The short term effect of many antibiotics includes the significant changes in microflora in the intestine. The introduction of such harmful substances leads to the disappearance of sensitive but essential microorgranisms. It also affects the body’s already developed anti-bacterial abilities, completely voiding it of such traits and making the immune system entirely reliant on the antibiotics. Other immediate effects also includes the bodies decreased ability to metabolize and process certain lipid and carbohydrate structures that are part of consumption and the regulation of fat storage, this is in part due to the loss of beneficial bacteria that are usually charged with these tasks. It’s because of this loss of beneficial bacteria that we often feel sick or experience side effects from antibiotic usage. Generally, after treatment is complete, these friendly microorganisms return to the intestine. Some however, not so lucky.
We are learning, quite recently that there exists long term, harrowing effects of antibiotics use. The primary being the absolute loss or inability to repopulate friendly bacteria that is essential for our systems. Because broad-spectrum antibiotics holds no prejudice, many of our beneficial bacteria is lost during treatment due to the potency of the substances being administered. Individuals can live their entire lives feeling sickly or unwell, all because an antibiotic they took as a child destroyed essential bacteria in their systems that never recovered thus rendering them void of its potential benefits.
Reversing the Effects of Antibiotics
It’s no surprise that the mark of modern ailments such as digestive problems, skin infections, and nutrition deficiency exist around the same time as the advent and application of antibiotics. While it is in fact a miracle of modern medicine, its overuse and application has led to it becoming the miracle of destruction. Decimating our systems from the inside-out and significantly increasing the development of resistant bacteria. The explosive effects of antibiotics can be suppressed or maybe even reversed if more patients and individuals become more self-aware of its harmful effects and minimize its usage.

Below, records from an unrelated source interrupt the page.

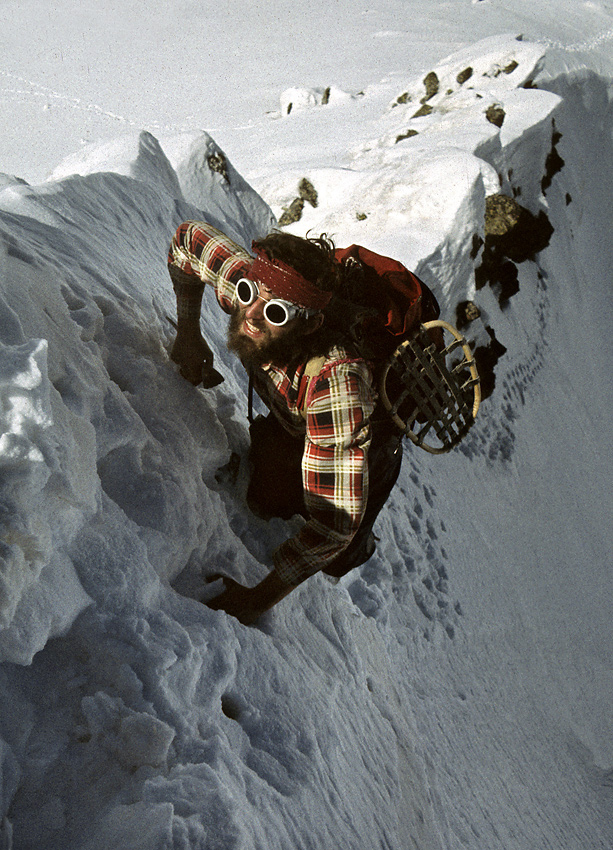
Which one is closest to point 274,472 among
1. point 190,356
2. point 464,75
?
point 190,356

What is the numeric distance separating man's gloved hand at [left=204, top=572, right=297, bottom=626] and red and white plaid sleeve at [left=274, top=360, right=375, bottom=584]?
0.35ft

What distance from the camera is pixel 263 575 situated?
7.22 feet

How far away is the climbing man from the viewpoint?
171 cm

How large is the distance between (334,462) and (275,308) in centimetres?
48

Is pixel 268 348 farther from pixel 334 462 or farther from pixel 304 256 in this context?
pixel 334 462

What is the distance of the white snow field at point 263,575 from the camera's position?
3.99 feet

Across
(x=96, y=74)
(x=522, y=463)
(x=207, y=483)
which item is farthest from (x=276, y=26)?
(x=207, y=483)

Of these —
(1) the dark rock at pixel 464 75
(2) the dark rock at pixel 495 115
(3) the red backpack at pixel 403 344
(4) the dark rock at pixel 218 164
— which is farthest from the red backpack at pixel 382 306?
(1) the dark rock at pixel 464 75

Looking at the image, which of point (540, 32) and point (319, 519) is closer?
point (319, 519)

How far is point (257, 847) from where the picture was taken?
1.26 meters

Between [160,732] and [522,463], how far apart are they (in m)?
6.64

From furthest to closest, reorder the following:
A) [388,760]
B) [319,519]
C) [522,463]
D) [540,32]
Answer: [540,32]
[522,463]
[388,760]
[319,519]

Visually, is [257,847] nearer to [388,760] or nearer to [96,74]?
[388,760]

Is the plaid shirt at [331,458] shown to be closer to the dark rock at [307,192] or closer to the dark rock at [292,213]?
the dark rock at [292,213]
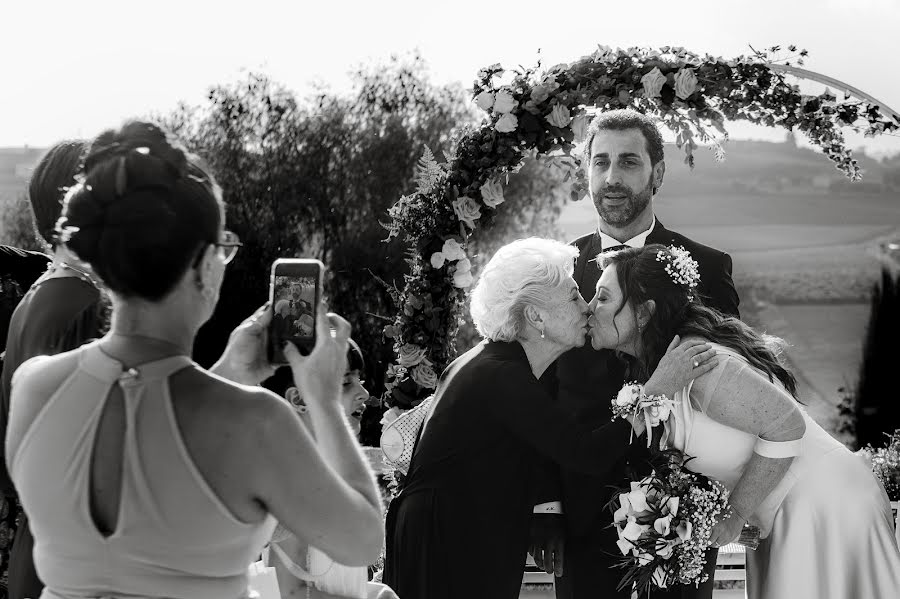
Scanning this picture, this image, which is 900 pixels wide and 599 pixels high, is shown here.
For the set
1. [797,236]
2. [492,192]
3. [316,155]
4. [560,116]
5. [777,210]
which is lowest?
[492,192]

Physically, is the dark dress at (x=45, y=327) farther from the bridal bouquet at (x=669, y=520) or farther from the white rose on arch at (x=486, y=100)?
the white rose on arch at (x=486, y=100)

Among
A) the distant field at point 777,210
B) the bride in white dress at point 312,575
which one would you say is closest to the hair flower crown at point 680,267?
the bride in white dress at point 312,575

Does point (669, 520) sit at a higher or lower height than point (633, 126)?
lower

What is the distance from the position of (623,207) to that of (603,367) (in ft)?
3.09

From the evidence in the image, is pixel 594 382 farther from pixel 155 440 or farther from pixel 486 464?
pixel 155 440

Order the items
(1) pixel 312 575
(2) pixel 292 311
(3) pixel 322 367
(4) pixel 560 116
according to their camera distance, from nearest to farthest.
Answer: (3) pixel 322 367
(2) pixel 292 311
(1) pixel 312 575
(4) pixel 560 116

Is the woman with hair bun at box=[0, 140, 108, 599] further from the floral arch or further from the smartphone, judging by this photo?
the floral arch

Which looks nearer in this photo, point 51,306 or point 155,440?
point 155,440

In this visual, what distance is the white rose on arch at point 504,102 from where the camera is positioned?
5.85m

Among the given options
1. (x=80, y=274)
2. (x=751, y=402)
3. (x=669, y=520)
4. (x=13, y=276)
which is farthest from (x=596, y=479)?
(x=13, y=276)

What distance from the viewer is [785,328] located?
2045 centimetres

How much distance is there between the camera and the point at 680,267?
176 inches

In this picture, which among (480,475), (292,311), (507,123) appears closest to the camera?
(292,311)

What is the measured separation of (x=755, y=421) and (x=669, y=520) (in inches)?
21.8
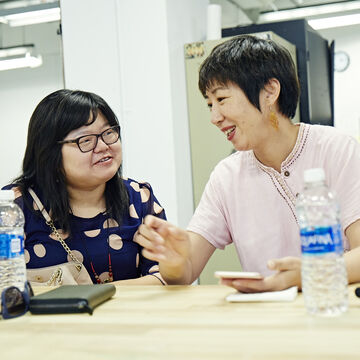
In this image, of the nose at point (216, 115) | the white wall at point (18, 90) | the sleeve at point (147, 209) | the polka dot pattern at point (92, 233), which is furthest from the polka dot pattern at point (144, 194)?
the white wall at point (18, 90)

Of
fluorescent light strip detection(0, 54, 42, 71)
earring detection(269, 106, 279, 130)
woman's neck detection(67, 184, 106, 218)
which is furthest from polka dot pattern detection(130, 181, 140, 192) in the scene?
fluorescent light strip detection(0, 54, 42, 71)

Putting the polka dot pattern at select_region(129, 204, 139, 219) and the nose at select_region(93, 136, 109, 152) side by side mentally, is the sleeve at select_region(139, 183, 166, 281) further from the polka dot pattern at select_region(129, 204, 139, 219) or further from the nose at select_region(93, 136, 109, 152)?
the nose at select_region(93, 136, 109, 152)

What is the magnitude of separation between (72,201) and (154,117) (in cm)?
191

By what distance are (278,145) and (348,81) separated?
8.16 meters

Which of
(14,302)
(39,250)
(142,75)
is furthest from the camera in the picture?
(142,75)

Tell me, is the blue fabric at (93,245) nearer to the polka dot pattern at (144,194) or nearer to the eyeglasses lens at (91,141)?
the polka dot pattern at (144,194)

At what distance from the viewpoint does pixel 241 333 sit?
36.9 inches

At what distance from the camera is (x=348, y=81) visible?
9.28 meters

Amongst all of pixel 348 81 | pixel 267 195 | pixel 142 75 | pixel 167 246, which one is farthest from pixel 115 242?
pixel 348 81

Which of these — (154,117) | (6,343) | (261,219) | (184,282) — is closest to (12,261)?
(6,343)

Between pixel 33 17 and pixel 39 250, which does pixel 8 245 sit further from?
pixel 33 17

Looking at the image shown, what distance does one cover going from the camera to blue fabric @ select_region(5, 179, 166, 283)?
5.97ft

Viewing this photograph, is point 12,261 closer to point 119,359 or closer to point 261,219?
point 119,359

Antibiotics should not be seen as a cure-all, it was specifically designed for the killing of harmful bacteria and as such should be used accordingly. Antibiotics should also be the final course of action when an infection is at hand. Our bodies and the beneficial bacteria within our intestine provide powerful anti-microbial properties without the cascading negative effects. We should use our natural resources to our advantage before potentially destroying them completely.
Probiotics are also a great source or solution of beneficial bacteria that either provides the same anti-microbial properties or promotes the growth of bacteria that work in a similar fashion. Available in many different foods and dietary supplements, Probiotics is the healthier and safer alternative to restoring not only digestive health but promoting a strong and hearty immune system. Probiotics are also helpful in deterring the nasty side effects of antibiotics; studies have shown that among 12,000 men and women who took antibiotics along with probiotics were 42% less likely to develop diarrhea. Probiotics also help to stimulate the repopulation of beneficial bacteria that is lost during antibiotic treatment and can also help to balance the onslaught of harmful bacteria that may try to proliferate in the gut.
Always know your options, and recognize your body’s ability to treat itself. The fittest of our civilization have survived deadly plagues, epidemics and infections overr the course of thousands of years and they didn’t have antibiotics to thank for that.